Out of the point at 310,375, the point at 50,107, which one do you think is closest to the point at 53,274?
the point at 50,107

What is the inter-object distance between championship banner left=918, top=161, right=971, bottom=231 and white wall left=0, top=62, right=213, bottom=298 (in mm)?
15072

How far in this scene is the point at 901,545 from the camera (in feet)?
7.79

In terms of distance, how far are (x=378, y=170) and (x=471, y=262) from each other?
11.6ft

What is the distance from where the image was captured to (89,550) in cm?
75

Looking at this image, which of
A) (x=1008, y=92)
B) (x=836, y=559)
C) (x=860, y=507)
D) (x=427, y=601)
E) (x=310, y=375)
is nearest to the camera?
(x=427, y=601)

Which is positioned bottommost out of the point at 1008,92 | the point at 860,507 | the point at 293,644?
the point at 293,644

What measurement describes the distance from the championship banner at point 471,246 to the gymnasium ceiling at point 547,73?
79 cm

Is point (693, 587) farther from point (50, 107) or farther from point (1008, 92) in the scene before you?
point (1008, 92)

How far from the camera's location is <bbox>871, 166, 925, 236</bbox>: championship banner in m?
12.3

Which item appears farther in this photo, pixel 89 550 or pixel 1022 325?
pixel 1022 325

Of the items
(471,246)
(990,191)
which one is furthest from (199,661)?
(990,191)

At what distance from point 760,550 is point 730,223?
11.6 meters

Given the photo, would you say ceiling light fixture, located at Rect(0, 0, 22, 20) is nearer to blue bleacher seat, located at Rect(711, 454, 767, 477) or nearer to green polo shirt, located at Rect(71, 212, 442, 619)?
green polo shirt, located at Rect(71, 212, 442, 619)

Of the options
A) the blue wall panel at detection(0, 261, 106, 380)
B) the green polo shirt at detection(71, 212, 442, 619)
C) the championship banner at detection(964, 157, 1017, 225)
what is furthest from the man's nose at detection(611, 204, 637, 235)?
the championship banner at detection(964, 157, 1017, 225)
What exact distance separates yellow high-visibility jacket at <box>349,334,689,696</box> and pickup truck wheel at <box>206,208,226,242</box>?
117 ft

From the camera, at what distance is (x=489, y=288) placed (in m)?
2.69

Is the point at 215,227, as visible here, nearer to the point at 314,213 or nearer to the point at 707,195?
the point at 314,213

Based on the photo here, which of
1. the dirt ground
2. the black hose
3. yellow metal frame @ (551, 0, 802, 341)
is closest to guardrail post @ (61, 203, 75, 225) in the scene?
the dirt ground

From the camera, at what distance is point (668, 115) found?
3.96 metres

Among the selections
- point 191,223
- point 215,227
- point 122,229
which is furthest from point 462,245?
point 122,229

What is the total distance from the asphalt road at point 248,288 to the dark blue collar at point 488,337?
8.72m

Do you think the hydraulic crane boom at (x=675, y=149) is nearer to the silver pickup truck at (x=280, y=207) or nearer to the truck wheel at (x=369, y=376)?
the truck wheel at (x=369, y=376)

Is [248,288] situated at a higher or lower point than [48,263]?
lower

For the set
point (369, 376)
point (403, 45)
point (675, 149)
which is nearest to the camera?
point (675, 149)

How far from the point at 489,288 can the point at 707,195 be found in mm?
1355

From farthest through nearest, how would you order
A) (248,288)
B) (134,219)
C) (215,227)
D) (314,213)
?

### Given exercise
Each line from the one containing "What is the total" to the final line of the entries above must be returned exactly, and no other line may appear.

### Exercise output
What is the total distance from the asphalt road at point 248,288 to the dark blue collar at point 488,337?
8.72m

Do you think the hydraulic crane boom at (x=675, y=149) is nearer to the silver pickup truck at (x=280, y=207) or nearer to the truck wheel at (x=369, y=376)?
the truck wheel at (x=369, y=376)

Is [248,288] situated at a higher or lower point than [48,263]?
lower

For the set
point (369, 376)
point (403, 45)
point (675, 149)
which is nearest to the camera?
point (675, 149)

How far from the point at 489,288 can the point at 707,195 be found in mm?
1355

From farthest through nearest, how would you order
A) (248,288)
B) (134,219)
C) (215,227)
D) (314,213)
?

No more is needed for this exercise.